AVIATE – (Operations, customer service, production, finance, etc.) The tasks that make a business a business are the foundation. When I see businesses disappointing people, it seems most often due to distraction from the basics. My primary flight instructor taught me long ago, “Never drop the airplane to fly the mic.” Aviating must come first. If you’re a retailer, you should first and foremost be good at selling stuff. If you’re a flight school, you should prioritize your focus on tasks that get people flying. If you make stuff, make it better. See what I mean? In my case, since launching OpenAirplane I’ve tried my level best to always make the operational tasks my priority. Personally, this kind of discipline has never been my strong suit. I’ve adapted.

NAVIGATE - (Product management, design, planning, strategy, etc.) In flying and in business, we should always be asking ourselves, “What’s next?” My friend Jason [@TFPofFLYING] likes to stress how important it is to always, “stay ahead of the airplane.” The same discipline can be applied to your work. In every business there are opportunities to look ahead within to improve experience, refine processes, expand or cut offering to make the business run better. Sometimes we get task saturated and get buried in the day to day operations, but unless there’s the discipline to regularly step back and turn the focus to planning, we’re plowing forward without a map.

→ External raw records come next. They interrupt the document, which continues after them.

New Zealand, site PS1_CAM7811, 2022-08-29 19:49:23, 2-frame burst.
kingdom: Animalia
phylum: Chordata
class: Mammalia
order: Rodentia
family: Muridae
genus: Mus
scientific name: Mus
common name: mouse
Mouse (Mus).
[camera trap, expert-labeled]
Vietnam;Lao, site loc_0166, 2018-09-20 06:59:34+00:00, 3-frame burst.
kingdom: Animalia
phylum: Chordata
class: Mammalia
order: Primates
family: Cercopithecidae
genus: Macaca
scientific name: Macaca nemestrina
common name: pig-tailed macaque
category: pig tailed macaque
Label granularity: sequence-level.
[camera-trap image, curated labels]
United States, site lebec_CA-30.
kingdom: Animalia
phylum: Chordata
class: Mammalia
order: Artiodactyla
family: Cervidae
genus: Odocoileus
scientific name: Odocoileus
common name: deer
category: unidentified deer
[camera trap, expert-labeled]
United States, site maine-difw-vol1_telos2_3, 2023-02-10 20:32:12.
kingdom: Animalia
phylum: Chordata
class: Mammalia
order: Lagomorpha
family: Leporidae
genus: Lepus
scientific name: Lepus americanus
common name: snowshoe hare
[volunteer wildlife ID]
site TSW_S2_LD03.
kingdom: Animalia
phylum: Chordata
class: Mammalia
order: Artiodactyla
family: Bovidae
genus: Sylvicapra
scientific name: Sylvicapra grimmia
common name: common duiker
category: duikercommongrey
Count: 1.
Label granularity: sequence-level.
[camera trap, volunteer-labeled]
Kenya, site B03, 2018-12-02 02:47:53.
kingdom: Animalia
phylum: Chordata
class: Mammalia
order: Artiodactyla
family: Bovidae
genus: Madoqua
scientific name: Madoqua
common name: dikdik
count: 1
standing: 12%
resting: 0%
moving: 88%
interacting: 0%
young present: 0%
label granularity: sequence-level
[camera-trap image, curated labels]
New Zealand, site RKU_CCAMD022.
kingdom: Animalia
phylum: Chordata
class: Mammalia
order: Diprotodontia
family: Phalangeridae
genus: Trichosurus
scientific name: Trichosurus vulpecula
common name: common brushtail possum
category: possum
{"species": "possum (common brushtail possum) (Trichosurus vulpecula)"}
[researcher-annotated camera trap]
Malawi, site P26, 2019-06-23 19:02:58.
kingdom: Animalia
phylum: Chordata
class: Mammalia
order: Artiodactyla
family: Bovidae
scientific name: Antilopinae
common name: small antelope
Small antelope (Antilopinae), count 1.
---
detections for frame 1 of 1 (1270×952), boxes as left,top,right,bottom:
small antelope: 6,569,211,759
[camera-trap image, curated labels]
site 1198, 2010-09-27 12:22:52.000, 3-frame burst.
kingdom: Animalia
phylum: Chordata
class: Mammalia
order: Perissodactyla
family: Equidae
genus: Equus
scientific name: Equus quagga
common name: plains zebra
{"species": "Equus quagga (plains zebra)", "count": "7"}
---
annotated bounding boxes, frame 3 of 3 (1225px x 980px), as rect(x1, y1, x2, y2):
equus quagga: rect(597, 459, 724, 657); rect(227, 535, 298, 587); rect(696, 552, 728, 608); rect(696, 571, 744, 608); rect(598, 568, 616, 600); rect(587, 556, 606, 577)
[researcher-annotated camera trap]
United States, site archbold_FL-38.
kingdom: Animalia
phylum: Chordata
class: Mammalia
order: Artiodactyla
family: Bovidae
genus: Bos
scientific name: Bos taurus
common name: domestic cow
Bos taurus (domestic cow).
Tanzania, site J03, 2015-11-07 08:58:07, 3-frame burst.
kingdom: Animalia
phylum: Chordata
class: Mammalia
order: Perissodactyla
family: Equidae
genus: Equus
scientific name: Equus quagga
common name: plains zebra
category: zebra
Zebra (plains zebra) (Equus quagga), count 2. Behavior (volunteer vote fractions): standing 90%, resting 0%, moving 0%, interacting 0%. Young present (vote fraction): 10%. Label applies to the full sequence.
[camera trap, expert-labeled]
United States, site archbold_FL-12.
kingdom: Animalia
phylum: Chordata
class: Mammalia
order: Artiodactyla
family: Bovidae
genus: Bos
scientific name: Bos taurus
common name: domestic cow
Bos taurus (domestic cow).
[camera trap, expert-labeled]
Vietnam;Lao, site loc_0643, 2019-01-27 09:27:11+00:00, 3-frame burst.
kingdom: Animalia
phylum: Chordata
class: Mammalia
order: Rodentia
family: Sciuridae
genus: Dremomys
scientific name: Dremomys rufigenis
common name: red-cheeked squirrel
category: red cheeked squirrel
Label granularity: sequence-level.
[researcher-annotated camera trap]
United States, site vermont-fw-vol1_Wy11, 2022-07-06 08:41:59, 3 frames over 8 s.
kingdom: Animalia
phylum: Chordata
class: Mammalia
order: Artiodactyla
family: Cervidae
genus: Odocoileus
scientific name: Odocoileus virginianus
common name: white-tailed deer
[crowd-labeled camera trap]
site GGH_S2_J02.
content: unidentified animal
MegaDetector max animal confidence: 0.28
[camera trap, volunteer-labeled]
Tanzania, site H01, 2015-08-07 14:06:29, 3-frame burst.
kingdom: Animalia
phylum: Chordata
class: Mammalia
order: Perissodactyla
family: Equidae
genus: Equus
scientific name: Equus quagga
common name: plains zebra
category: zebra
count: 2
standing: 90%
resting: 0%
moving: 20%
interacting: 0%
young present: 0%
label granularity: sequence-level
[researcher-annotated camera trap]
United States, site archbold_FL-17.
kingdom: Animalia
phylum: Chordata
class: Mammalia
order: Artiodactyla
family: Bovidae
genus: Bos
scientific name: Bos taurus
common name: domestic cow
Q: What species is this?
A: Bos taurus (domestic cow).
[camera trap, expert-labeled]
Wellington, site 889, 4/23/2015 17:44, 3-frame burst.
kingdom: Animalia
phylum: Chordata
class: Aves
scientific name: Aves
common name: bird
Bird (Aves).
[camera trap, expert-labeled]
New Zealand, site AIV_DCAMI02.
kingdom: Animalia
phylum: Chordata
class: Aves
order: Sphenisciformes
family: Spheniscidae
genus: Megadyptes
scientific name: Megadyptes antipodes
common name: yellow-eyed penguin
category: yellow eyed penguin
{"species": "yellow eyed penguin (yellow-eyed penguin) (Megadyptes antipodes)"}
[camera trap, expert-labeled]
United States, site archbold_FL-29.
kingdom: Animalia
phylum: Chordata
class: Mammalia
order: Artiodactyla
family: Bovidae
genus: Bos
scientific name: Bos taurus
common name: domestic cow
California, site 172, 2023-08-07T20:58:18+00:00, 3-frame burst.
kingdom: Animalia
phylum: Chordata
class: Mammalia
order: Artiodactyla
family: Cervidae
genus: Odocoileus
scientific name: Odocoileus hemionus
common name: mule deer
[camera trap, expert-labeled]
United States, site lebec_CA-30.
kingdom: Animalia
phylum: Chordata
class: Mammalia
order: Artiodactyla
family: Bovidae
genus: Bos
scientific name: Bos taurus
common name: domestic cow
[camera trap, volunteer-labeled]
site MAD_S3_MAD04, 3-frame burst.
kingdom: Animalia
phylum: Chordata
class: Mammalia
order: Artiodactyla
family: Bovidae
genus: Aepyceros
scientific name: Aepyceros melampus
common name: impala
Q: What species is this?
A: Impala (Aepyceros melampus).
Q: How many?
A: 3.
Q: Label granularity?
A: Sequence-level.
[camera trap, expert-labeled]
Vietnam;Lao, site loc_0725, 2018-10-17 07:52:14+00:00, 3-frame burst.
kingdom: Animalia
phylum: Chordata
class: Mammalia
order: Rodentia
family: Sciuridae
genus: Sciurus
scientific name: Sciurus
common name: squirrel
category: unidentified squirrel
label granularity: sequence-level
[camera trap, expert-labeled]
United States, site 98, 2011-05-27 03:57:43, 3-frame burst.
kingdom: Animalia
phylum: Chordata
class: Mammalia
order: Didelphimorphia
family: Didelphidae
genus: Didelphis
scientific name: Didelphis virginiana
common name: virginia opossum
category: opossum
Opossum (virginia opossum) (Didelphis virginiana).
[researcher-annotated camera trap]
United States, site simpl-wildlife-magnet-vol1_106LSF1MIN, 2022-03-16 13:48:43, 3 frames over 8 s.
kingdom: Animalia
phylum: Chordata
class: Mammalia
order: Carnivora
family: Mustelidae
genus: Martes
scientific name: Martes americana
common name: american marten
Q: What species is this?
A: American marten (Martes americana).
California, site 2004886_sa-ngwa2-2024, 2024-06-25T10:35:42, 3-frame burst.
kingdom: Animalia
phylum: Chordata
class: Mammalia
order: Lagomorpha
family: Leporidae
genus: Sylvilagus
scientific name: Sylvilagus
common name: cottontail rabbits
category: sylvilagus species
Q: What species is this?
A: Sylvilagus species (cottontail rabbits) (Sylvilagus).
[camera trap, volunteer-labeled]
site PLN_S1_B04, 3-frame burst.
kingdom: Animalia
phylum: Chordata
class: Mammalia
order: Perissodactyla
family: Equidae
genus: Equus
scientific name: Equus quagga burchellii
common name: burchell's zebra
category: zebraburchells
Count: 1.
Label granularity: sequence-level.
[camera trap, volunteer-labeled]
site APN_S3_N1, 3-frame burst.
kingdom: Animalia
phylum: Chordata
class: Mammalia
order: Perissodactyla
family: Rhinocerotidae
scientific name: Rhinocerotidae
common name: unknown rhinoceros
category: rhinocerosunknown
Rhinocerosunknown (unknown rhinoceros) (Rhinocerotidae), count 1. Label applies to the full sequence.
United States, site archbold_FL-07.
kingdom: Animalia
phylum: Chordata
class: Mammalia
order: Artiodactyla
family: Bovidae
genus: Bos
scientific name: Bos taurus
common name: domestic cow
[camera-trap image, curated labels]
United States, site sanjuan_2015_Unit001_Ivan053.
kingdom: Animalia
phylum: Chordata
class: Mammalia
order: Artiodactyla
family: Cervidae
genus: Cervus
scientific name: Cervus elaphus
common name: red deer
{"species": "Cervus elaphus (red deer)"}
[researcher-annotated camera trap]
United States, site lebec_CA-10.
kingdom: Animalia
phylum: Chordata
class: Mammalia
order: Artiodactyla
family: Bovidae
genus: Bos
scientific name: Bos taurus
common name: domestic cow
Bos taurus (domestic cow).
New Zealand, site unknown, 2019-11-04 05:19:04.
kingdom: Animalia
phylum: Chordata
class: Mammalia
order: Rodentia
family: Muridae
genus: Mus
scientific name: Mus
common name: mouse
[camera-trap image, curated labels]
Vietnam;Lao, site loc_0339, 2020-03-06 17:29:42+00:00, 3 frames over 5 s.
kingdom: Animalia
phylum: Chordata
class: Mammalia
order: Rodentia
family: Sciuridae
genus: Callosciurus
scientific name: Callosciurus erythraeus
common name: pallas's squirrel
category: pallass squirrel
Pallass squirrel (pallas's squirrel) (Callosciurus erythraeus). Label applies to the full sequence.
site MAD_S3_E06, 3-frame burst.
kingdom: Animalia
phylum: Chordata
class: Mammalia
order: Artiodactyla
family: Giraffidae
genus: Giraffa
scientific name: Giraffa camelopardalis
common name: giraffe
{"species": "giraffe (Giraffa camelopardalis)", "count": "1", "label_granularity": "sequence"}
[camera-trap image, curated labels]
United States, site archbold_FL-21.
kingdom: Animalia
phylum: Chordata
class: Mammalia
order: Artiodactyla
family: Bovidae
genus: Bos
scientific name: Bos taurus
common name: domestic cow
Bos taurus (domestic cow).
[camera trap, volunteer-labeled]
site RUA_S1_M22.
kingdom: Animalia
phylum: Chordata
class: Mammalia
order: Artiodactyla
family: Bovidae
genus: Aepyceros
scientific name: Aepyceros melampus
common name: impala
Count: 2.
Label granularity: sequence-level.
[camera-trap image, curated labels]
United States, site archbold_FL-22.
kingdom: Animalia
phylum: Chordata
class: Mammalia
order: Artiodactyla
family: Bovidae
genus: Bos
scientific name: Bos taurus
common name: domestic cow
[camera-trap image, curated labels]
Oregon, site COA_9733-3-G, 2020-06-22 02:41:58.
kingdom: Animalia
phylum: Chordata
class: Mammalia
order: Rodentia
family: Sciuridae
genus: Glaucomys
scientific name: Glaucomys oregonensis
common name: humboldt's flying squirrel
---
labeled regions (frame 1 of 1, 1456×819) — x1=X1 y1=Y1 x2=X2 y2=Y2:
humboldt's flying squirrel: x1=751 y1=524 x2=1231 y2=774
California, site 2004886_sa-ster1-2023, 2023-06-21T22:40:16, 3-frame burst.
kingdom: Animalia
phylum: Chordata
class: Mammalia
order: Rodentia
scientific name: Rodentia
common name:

I’m a student of the design of business. Our industry mostly evolved; very little around us was designed. Much of the industry doctrine in aviation isn’t a product of regulation or design; it’s a product of inertia. On the commercial side, look at the lowly boarding pass as an example. Good luck trying to make sense of those things. Recently someone actually took on a redesign of the boarding pass. The results will make you wonder what took so long.

COMMUNICATE – (Marketing, advertising, public relations, promotions, etc.) I’ve been in some sort of marketing role my entire career. I default to it. But others do not; I get that. Our industry has evolved to be exceedingly efficient at communicating to our own community. Beyond preaching to the converted, the industry for the most part is incompetent. Lack of communications is killing us. Go to Oshkosh, and you’ll be saturated by the message of how amazing aviation is. But imagine trying to penetrate the aviation community from the outside. You might as well be holding an iPhone in a camera store.

Communications is a muscle few aviation businesses take seriously. There is a huge market opportunity for those who invest in outreach. Props to the folks at Icon Aircraft [@ICONAircraft] for making it a priority to grow the pie, not just carve it up.

One of our Operators nailed it when he shrewdly observed, “Aviation expects excellence, but it seldom rewards it.” Turns out the mental pegboard for achieving the balance we need may already be right here.

I try my level best to attack each day with the discipline I learned in my primary flight training.

AVIATE
NAVIGATE
COMMUNICATE

It’s helped me hack my productivity, and maybe it can help you too. That, and starting every day with the Shepard’s Prayer couldn’t hurt.